Did you go back to work? Did you ever daydream about staying at home or going back to work?

p.s. I think my anxiety issues are resurfacing, I'm going to have to talk to my Dr. tomorrow (it's my 6-week check-up, excited to see how much I weigh...). Tonight in the meeting I just thought of Will maybe crying & my heart starting beating like crazy & I got a little sweaty. I chilled out fast, but geesh! Then I realized this actually happens a couple of times a day, although it IS diminishing as he is getting older & I am getting more used to motherhood. okay this could've been another blog. lol.

1 comment:

  1. I was going to call you and tell you to watch Oprah. I liked it at first but then got irritated with the way some women talked about their kids. Everyone is different though. I'm learning. If you feel the need to go back to work then go! Whatever makes you a better Mom is the best decision for everyone. You could always try and see if you are missing too much or you love it. There are days that I think about going back to work, but I can't. I enjoy not having to answer to anyone whenever I want to go some where or do something. I just fill my days with lots of errands and to do's. There are some days I just want to nap and I do. Plus I feel like I can't get enough of her already. Not to mention when we go to the Azores there are little jobs for wives. I'll just join the enlisted spouse club and find other SAHM.

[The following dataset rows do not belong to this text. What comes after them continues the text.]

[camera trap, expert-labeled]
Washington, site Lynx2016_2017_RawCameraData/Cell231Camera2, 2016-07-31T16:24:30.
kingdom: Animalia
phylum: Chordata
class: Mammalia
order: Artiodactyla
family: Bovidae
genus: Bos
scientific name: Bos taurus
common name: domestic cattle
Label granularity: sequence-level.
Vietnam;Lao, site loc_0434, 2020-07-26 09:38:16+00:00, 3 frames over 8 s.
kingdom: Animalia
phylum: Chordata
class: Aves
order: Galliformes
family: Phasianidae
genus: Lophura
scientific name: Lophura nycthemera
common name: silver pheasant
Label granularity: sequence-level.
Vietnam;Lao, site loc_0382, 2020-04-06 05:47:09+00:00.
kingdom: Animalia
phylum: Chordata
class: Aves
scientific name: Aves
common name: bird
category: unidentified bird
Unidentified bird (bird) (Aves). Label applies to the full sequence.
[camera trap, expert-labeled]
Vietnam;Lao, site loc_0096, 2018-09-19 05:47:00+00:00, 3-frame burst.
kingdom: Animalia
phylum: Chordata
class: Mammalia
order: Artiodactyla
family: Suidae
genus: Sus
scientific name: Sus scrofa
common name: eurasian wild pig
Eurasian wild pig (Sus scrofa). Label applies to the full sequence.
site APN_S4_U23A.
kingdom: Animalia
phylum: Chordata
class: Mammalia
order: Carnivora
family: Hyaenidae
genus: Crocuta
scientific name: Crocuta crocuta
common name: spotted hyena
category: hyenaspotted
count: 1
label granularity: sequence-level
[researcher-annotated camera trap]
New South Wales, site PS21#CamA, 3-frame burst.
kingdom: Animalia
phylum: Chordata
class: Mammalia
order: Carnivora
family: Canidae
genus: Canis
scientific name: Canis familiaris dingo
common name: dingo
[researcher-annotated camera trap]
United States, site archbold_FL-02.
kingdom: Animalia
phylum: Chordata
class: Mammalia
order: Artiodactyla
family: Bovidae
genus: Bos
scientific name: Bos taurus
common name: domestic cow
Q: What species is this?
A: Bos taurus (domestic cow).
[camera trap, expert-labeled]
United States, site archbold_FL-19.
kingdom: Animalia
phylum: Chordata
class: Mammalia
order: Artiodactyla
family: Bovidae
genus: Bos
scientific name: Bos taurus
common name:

    Stop stressing so much! (easier said than done) It will eventually end and yes, he WILL sleep through the night. After that point, you'll be ready to take on the world, and you'll be less stressed. Until that day, just take it one nap at a time. If you need to, turn up the music or TV so it's not as bad.
    Motherhood does take time. Everyone goes through it. People just need a different perspective. Don't look at what you've lost. Look at what you've gained!!